> EXERCISE OBJECTIVE
Write out once more the lines running from the top of the entries below to the line with "[crowd-labeled camera trap]", both ends included.

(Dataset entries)

======

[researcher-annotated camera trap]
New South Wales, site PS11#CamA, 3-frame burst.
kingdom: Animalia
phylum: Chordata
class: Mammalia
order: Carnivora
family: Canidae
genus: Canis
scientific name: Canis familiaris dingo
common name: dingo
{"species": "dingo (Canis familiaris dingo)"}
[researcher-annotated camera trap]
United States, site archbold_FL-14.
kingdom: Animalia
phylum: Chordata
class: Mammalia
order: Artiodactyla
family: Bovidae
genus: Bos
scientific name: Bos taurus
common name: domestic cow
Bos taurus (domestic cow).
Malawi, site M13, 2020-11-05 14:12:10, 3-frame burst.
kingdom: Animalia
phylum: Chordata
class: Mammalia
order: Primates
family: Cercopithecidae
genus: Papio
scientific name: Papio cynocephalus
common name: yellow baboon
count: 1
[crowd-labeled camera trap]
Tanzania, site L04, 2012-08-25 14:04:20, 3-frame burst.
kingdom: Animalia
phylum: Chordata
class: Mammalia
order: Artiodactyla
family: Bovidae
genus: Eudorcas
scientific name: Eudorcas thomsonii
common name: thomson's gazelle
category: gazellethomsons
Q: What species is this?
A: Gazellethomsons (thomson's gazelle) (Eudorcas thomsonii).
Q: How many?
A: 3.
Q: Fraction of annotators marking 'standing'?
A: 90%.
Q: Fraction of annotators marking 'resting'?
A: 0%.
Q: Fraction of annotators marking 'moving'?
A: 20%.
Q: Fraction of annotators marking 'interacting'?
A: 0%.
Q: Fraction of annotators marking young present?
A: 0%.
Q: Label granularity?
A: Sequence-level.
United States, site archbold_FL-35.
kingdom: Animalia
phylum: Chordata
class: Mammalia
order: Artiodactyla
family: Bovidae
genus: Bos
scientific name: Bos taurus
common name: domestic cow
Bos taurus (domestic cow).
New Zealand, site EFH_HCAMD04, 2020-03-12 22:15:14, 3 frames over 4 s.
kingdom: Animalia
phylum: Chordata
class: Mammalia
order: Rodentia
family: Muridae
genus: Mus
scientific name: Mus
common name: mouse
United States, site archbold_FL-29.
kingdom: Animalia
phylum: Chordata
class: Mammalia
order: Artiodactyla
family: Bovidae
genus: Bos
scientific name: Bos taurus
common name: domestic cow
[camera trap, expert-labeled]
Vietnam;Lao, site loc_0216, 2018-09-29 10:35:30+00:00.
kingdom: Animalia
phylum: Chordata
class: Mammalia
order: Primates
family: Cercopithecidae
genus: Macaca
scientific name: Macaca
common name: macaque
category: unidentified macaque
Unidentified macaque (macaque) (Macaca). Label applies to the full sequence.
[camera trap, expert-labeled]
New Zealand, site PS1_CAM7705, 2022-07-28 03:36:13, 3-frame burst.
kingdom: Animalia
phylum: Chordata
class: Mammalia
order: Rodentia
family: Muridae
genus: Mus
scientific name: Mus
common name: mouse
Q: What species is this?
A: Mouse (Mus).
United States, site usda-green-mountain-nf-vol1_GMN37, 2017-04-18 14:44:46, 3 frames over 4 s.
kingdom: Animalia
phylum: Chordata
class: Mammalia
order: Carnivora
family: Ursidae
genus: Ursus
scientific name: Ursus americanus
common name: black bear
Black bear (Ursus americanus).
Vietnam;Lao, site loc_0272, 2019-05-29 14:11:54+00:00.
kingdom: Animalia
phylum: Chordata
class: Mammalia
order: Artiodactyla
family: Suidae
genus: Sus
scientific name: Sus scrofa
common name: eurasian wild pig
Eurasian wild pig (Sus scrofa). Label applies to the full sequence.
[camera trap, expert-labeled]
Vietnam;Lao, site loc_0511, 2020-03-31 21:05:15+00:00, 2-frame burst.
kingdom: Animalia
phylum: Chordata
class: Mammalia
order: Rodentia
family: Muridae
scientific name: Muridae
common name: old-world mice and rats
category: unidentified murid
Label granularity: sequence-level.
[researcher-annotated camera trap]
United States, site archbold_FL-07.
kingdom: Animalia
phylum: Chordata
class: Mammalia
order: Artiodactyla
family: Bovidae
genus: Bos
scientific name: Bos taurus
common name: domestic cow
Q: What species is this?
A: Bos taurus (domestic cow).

======

> EXERCISE OUTPUT
[researcher-annotated camera trap]
New South Wales, site PS11#CamA, 3-frame burst.
kingdom: Animalia
phylum: Chordata
class: Mammalia
order: Carnivora
family: Canidae
genus: Canis
scientific name: Canis familiaris dingo
common name: dingo
{"species": "dingo (Canis familiaris dingo)"}
[researcher-annotated camera trap]
United States, site archbold_FL-14.
kingdom: Animalia
phylum: Chordata
class: Mammalia
order: Artiodactyla
family: Bovidae
genus: Bos
scientific name: Bos taurus
common name: domestic cow
Bos taurus (domestic cow).
Malawi, site M13, 2020-11-05 14:12:10, 3-frame burst.
kingdom: Animalia
phylum: Chordata
class: Mammalia
order: Primates
family: Cercopithecidae
genus: Papio
scientific name: Papio cynocephalus
common name: yellow baboon
count: 1
[crowd-labeled camera trap]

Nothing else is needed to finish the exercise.